I dive into this a little bit, there is a perception out there among grant professionals, “Well, I’ll just have them write the grant. Well, I’m not a subject matter expert machine learning.” The funders are going to expect that you are the expert in machine learning. I can make sure that you know all your bullet points, and everything is filled out and you have really good grammar and all your budgets, in alignment. I can find logic leaps on what you are proposing to do and that sort of thing. But I’m not going to be able to write your algorithm formula for you. You should be doing that. My job is to prepare your proposal and as far as what the R&D is going to be, that’s on you.

Then the other piece of advice that I have is that when you hire a professional, whether it is a commercialization professional, whether it is a grant professional, there is fee for service. You can’t do contingency funding pay if the grant award gets funded. You can’t do that. That is not an allowable expense. You can’t use the grant dollars to pay for services rendered prior to the grant award. I go back to that conversation about misappropriation of funds and doing that dance with the IRS. No one wants to do that. So, be cognizant of that. Not every professional has subject matter expertise in non-dilutive funding, working with startups. Some focus on grassroots organizations. We work in the non-dilutive space. We work with startups all day long.
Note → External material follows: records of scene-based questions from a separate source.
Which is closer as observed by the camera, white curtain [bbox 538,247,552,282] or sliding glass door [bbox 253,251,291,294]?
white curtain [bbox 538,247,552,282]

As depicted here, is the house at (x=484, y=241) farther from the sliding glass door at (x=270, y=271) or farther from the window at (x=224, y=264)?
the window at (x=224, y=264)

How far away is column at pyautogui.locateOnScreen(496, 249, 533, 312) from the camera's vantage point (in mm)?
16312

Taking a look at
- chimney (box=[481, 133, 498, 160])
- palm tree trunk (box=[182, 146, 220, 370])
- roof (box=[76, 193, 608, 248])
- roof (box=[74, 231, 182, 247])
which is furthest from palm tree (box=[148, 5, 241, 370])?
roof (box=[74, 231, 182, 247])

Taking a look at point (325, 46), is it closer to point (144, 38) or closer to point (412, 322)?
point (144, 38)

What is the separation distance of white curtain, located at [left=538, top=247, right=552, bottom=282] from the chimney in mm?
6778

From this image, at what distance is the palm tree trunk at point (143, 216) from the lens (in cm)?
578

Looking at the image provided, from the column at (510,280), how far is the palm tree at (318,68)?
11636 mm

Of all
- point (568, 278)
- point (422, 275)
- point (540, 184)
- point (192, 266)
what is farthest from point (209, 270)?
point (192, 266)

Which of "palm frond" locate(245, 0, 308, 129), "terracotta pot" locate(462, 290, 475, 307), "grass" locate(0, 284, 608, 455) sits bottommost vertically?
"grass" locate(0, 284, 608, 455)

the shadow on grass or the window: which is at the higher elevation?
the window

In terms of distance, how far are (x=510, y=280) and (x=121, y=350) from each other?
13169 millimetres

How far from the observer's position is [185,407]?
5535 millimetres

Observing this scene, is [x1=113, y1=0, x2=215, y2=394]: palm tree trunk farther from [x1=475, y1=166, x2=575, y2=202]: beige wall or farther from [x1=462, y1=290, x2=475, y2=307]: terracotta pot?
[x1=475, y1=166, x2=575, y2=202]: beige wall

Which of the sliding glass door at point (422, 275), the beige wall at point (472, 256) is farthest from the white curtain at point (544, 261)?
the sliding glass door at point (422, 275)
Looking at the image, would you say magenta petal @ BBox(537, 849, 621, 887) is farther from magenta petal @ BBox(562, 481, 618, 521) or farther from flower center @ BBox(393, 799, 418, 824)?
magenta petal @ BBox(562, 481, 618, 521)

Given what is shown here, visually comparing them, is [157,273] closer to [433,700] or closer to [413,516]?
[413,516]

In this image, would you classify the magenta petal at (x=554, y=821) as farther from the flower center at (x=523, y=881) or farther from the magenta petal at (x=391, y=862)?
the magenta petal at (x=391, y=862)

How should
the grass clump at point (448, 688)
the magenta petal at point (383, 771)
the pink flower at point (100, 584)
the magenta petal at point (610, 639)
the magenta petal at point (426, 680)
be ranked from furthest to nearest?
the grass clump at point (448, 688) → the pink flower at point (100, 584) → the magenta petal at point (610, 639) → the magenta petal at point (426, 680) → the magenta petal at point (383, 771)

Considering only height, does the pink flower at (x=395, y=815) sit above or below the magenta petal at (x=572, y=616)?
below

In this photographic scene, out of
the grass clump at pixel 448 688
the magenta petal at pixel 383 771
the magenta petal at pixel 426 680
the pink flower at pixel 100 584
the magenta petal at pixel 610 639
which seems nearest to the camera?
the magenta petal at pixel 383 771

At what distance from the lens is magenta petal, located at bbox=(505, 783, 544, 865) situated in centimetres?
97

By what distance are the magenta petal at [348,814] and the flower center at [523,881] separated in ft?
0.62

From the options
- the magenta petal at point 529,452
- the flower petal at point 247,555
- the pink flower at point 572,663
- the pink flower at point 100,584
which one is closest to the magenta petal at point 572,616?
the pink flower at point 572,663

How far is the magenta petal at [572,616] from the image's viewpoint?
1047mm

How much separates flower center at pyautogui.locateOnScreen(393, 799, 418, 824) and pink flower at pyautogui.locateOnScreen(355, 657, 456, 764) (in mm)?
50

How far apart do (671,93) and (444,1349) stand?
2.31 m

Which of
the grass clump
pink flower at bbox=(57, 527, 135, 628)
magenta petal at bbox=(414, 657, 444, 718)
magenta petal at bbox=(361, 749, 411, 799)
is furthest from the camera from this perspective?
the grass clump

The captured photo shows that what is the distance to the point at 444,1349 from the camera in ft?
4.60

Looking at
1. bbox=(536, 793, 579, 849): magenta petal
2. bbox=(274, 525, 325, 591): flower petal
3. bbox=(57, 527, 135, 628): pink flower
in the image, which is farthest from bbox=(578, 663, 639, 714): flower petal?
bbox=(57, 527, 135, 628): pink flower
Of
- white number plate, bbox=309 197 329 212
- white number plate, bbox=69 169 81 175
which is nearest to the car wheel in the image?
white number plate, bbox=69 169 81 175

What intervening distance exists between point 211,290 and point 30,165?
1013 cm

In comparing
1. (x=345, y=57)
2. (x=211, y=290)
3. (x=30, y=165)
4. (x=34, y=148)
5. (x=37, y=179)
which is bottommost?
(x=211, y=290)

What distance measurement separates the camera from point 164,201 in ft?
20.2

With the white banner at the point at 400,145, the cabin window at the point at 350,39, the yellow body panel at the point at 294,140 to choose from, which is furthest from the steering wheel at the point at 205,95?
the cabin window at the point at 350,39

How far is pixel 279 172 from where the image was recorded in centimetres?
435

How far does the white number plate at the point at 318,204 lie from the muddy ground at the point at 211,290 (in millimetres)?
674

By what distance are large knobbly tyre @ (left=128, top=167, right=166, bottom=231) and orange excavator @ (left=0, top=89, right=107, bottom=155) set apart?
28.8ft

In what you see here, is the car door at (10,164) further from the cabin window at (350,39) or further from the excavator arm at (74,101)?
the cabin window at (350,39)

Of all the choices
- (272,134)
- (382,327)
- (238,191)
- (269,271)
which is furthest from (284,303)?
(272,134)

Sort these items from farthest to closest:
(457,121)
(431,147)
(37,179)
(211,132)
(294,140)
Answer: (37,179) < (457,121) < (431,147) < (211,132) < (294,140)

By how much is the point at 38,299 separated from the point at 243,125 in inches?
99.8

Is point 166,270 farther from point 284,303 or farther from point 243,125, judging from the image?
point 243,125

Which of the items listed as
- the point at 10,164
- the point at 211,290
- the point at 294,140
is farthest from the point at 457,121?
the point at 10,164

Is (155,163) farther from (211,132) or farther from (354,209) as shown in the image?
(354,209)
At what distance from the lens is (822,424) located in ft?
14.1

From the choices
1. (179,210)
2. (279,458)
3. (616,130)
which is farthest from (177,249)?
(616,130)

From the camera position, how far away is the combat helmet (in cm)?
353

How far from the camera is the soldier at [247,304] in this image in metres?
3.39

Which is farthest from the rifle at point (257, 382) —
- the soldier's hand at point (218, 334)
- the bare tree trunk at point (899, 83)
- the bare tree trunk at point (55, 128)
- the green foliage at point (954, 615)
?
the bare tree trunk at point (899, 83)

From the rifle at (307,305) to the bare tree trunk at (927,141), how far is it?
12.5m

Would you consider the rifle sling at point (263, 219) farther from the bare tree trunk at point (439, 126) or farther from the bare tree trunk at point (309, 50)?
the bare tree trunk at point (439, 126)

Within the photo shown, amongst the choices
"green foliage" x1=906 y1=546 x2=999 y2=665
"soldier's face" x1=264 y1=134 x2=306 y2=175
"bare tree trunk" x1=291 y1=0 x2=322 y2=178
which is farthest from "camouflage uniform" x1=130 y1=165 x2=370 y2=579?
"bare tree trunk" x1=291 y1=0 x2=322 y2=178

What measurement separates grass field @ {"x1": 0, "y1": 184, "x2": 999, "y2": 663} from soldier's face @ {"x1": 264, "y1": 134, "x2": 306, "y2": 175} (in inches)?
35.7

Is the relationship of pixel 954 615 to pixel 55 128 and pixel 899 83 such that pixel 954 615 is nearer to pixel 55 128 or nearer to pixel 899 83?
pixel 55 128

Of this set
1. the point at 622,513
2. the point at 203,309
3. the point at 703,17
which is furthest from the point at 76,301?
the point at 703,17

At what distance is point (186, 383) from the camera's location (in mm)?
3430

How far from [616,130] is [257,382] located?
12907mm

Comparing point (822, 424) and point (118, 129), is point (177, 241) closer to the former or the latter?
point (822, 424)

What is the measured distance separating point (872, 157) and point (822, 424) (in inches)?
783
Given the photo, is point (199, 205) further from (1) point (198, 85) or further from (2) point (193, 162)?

Shubha : Great. This has been superb. I think you summed it up really well. Is there anything I should have asked you but didn’t?

Christine: I don’t think so. I think the big thing is, we talked about certifications, we talked about timelines, time management, how much of a lift is it really going to be and there are advantages and disadvantages to go into funding. I’m hard pressed to think off the top of my head if there was something that we didn’t talk about, but I’m always happy to field questions. If anyone has got questions or they need time, they have some questions about funding opportunities, I’m happy to have those conversations.

Shubha : Excellent. Thank you, Christine. This has been a really amazing conversation. You have been very generous with your time, insights, and expertise. Thank you so much. It’s been great.

Christine : Thank you. Thank you for having me.